SUPPLIED TEXT start

Standardize pinout alisases and store board config in a separate file

Imagine a world where you don’t need to find the correct pinout for your board, imagine a world where you could build let’s say a Voron 2.4, download the correct config file for your printer, and have the choice of the control board independently of the printer config file. Just imagine :slight_smile: This is the purpose of this proposal.

What is needed :

  • Settle on a list of pin’s aliases. I’d use the existing Marlin constant names, like X_STEP_PIN, X_DIR_PIN, X_ENABLE_PIN etc…
  • Create a config file for each board klipper supports with pin aliases, for example (Generic SK3):


  • Create printer config files using only the pin aliases :
[include boards/generic-skr3.cfg]

step_pin: X_STEP_PIN
dir_pin: X_DIR_PIN
enable_pin: !X_ENABLE_PIN
microsteps: 16
rotation_distance: 40
endstop_pin: ^X_MAX_PIN
position_endstop: 0
position_max: 200
homing_speed: 50

Does it make sense?

SUPPLIED TEXT end
SUPPLIED MATERIAL start

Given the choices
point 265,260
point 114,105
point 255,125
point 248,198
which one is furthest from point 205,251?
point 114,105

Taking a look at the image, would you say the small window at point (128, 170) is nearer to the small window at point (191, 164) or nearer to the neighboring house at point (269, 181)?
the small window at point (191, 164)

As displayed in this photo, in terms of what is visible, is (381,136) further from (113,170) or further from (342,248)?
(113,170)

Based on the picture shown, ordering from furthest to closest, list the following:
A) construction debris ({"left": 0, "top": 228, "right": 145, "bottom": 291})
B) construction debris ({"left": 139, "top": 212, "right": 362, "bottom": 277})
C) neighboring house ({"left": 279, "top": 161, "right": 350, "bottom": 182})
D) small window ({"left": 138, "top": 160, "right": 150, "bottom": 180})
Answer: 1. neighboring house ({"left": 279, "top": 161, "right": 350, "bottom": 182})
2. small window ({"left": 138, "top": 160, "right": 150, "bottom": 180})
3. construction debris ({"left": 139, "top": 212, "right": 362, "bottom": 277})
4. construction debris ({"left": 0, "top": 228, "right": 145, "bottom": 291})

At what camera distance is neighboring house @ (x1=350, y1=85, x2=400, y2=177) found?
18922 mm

SUPPLIED MATERIAL end

REQUIRED ACTIONS:
1 > Answer these questions using the pin alias proposal:
(a) Which printer does the text give as an example of one you might build?
(b) Whose existing constant names would the writer use for the pin aliases?
(c) What value does the sample printer config give for rotation_distance?
2 > Write the next part of the pin alias proposal, picking up right after its last line.
The items are separate material and have nothing to do with the pin alias proposal.

ANSWERS TO THE PROBLEMS:
1 >
(a) A Voron 2.4.
(b) Marlin's.
(c) 40.

2 >
The assumption with this approach makes is that someone who is replacing the main controller board will not be replacing anything else in the printer.

There are two (maybe three) problems with this assumption. The first is that the board will have the same functionality as the original. This is not realistic because a user may be replacing a board with enhanced capabilities compared to the original. An obvious situation would be replacing a main controller board with traditional EN/STEP/DIR stepper drivers with manually set current values (ie with a screwdriver) with one with TMS220x which can have the current set using a serial interface in the printer.cfg file.

The second issue here is that this approach makes the assumption that the user would only be replacing the main controller board and not touching anything else in the printer. If somebody is going through the hassle of changing their main controller board (even if the previous one is fried) they’re going to be changing out different parts of the printer as well - like going from a microswitch for the Z-axis endstop to a BL Touch.

Finally, I’m thinking back to one of the first times I replaced a main controller board in a printer (my old Sapphire Plus) and I found that it was more convenient to use different ports for different functions - ie rearranging the stepper port assignments simplified the wiring and, for the extruder, gave me some sorely needed extra slack.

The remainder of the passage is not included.